- Greenbank ward (2004) within Liverpool
- Area: 2.371 km^{2} (0.915 sq mi)
- Population: 15,268 (2021 census)
- • Density: 6,439/km^{2} (16,680/sq mi)
- Metropolitan borough: City of Liverpool;
- Metropolitan county: Merseyside;
- Region: North West;
- Country: England
- Sovereign state: United Kingdom
- UK Parliament: Liverpool Riverside;

= Greenbank (ward) =

Former ward of Liverpool City Council (UK)

Greenbank was an electoral district of Liverpool City Council between 2004 and 2023.

==Background==
The ward was created in 2004 from the majority of the former Arundel ward and parts of the former Aigburth and Picton wards. The ward returned three councillors.
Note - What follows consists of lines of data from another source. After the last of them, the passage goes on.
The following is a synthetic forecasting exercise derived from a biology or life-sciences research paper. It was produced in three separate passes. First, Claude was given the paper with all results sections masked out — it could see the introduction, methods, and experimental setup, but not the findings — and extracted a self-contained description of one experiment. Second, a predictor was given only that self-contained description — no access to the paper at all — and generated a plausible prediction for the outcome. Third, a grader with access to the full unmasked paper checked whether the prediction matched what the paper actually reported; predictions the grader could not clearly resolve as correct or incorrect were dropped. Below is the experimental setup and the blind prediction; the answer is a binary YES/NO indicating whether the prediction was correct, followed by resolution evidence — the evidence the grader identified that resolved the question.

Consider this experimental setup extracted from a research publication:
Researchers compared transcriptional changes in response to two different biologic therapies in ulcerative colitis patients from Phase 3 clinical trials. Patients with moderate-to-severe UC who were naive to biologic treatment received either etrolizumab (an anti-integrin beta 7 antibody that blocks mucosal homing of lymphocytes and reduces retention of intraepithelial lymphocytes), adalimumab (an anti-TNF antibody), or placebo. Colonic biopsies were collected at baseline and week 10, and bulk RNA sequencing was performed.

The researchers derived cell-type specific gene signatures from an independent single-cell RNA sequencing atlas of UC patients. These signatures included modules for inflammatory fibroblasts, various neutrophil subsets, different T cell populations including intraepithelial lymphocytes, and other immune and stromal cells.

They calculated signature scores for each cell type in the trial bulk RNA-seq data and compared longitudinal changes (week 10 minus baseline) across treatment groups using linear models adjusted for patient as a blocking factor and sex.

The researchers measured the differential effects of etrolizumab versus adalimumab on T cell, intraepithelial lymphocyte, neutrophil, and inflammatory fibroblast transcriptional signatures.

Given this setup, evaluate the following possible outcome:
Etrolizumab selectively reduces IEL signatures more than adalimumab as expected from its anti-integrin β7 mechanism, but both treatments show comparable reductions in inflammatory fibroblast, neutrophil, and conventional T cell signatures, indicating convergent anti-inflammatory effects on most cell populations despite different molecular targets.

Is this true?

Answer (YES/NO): NO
It was part of the Liverpool Riverside parliamentary constituency.

The ward boundaries followed the West Coast Main Line, Smithdown Road, Penny Lane, the West Coast Main Line again, Rose Lane, North Mossley Hill Road, Carnatic Road, Mossley Hill Drive, Croxteth Gate, Ullet Road, Sefton Park Road, Lodge Lane, Fern Grove, Hartington Road, along the southern and eastern boundary of Toxteth Park Cemetery, Smithdown Road, Gainsborough Road and Wellington Road.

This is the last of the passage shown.